DOI: 10.56986/pim.2026.06.001 ISSN: 2951-2182

Operational Definitions of Population, Intervention, Comparison, Outcome for Generating Real-World Evidence Using Korean Health Insurance Claims Sample Data in Integrative Medicine Research: A Methodological Guide

Haein Kim, Seungwon Shin

Real-world evidence studies using health insurance claims data are utilized in clinical research. This review provides operational definitions of the study population, intervention/exposure, comparison, and outcomes (PICO) in integrative medicine research (conventional and Korean medicine approaches), with case-based examples. Illustrative claims-based studies using Korean national health insurance data were selected, and how PICO elements had been operationally defined in the research were reviewed.

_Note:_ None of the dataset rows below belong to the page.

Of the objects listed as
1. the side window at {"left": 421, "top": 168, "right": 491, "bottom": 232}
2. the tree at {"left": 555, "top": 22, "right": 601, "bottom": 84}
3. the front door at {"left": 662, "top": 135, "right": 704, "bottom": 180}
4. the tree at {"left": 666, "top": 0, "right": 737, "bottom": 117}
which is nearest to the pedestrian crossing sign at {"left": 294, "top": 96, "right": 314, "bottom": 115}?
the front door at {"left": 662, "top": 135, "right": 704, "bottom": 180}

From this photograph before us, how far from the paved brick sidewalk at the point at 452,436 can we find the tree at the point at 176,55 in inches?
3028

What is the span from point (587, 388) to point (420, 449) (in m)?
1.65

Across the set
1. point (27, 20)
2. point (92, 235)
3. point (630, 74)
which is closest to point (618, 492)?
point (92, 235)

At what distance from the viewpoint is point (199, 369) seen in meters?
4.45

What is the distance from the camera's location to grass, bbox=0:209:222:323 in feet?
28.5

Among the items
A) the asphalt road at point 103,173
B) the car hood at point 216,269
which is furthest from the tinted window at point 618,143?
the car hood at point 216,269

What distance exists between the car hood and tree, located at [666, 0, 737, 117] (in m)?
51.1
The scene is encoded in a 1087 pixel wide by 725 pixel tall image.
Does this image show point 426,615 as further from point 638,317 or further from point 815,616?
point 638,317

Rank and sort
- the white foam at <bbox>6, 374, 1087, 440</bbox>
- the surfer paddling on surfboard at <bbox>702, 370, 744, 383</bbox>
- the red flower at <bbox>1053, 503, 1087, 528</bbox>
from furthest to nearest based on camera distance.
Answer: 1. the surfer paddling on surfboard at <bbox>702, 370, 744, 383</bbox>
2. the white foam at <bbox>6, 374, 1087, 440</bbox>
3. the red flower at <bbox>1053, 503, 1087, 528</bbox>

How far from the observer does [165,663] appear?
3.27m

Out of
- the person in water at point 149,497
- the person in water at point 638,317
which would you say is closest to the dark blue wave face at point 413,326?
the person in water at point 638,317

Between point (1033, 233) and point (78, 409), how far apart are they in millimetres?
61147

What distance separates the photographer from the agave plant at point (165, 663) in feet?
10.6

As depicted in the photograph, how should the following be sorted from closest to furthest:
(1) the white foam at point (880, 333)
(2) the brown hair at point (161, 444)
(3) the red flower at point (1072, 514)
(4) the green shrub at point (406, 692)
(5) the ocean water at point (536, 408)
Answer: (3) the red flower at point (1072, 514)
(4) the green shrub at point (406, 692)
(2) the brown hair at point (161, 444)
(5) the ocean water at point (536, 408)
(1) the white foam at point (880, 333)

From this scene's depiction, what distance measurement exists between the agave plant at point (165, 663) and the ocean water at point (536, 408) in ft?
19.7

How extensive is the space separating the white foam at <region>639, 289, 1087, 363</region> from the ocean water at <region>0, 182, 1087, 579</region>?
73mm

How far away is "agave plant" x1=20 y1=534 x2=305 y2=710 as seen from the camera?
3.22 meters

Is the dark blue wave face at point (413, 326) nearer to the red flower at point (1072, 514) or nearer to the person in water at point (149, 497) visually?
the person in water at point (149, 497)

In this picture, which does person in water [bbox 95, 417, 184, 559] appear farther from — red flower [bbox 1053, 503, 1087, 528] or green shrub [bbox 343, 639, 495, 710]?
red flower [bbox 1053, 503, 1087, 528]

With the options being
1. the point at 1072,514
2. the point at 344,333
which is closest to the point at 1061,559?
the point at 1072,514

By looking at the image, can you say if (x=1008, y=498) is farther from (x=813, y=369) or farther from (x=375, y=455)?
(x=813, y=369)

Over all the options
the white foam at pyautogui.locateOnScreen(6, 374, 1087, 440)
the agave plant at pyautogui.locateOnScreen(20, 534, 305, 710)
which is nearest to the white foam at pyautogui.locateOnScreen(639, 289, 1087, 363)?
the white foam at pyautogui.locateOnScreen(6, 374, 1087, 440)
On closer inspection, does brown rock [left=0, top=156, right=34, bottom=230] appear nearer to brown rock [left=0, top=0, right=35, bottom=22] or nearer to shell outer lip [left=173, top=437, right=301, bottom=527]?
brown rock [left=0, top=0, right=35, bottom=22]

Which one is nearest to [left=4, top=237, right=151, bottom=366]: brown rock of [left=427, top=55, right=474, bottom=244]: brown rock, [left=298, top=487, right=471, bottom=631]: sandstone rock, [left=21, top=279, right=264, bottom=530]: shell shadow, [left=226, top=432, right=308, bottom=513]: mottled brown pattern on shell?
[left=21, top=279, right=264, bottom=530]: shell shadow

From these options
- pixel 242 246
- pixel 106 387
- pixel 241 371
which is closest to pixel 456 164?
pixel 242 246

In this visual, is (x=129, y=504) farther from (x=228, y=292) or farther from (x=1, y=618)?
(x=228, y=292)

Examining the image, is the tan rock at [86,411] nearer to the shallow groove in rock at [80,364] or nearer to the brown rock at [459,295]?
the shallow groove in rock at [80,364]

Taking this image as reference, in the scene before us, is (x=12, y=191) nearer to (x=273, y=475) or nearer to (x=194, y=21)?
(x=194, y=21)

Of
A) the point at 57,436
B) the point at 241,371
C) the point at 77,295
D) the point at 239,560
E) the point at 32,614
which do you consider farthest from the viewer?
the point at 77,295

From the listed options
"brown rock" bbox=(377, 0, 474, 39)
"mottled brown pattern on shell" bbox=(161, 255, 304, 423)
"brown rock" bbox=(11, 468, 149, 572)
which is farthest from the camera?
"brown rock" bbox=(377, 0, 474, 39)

Key variables were categorized into general information, diagnosis information, and medical service information, and mapped to Health Insurance Review and Assessment Service-National Patient Sample and National Health Insurance Service-National Sample Cohort tables to describe their roles in constructing each PICO component. Population was primarily defined using diagnosis information, with variations depending on the breadth of diagnosis code inclusion, while medical service utilization information enabled more refined patient selection. Intervention was mainly operationalized using treatment and prescription codes, service types, and treatment intensity. Comparison groups were constructed by confirming no exposure and improving clinical comparability using confounding-control strategies. Outcomes were defined using combinations of diagnosis records, healthcare utilization events, and mortality data. This review provides a practical framework for operationally defining PICO elements in claims-based real-world evidence studies and may improve rigor and reproducibility in future research.